Typos vs. Proofreading (vs. Shipping)

My morning routine is to awaken early, before anybody else in the household, feed the cat, start a pot of good strong coffee, and get to work. Creative and positive and clear thoughts fill the morning before the static noise of the day begins, so I like to fish while the fish are biting. If the machine is really churning, I write a half dozen posts so I have some in the hopper.

I awoke early yesterday and wrote a pretty good post, in my opinion.

My goal is to write a VineThinking post before the coffee pot is done brewing. Sometimes I get it done, but often I type and think and rewrite and shape and re-do … for a bit. Once I hit a spot that I think is good, I go back to the kitchen and pour a good sized cup of go juice. Once back at the laptop, I do a quick scan of the post and hit publish. The email that goes out at 10am to many of you is auto-generated when I have a new post on the blog.

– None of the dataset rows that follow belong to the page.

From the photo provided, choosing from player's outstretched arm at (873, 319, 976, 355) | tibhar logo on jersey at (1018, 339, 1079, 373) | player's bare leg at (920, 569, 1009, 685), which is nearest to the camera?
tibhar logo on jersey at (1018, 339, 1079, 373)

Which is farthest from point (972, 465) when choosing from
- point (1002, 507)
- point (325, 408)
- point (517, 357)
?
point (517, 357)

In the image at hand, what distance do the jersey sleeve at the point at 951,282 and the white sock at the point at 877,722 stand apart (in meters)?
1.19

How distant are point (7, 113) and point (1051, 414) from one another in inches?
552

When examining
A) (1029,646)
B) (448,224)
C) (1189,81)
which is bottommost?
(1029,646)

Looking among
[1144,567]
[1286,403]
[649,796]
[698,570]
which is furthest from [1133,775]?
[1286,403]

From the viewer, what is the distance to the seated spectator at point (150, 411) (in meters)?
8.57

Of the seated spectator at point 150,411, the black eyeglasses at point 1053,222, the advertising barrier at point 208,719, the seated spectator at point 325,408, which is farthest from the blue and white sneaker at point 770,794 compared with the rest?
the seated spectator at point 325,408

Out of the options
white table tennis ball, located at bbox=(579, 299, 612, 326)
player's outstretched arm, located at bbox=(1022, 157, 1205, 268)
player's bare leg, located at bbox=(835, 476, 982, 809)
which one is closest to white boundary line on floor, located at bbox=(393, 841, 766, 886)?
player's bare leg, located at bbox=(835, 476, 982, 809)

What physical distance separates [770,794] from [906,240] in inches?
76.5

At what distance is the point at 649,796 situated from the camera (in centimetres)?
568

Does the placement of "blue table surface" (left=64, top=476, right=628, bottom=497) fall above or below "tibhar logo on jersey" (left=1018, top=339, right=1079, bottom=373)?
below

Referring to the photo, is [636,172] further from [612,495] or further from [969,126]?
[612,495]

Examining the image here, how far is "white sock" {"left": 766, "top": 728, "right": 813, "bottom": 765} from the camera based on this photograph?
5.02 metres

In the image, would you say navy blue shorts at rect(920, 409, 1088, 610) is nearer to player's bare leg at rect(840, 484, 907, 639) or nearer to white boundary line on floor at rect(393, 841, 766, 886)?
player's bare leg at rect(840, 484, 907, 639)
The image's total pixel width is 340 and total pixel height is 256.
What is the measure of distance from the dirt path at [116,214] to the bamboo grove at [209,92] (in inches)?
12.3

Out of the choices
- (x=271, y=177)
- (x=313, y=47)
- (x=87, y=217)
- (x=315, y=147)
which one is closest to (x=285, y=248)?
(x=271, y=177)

At 10am I saw my own post emailed to me, and found a clear and stupid typo. I said “is” instead of “it.”

I wrote “Okay, here is goes” instead of “here it goes.” (Since corrected.)

And you know what? I don’t care. Whatever.

Seth Godin calls it shipping. Steve Pressfield writes about it in Do The Work. It’s about output, it’s about having the guts to push back against the resistance in your head and throw ideas at the world.

It’s about fighting the inner thoughts that for many manifests itself in over thinking, perfection, re-working, and never finishing. 

Sometimes it’s best to put stuff out into the world full of typos and errors for a simple reason: you have then put it out into the world.

Ideas don’t work unless you release them.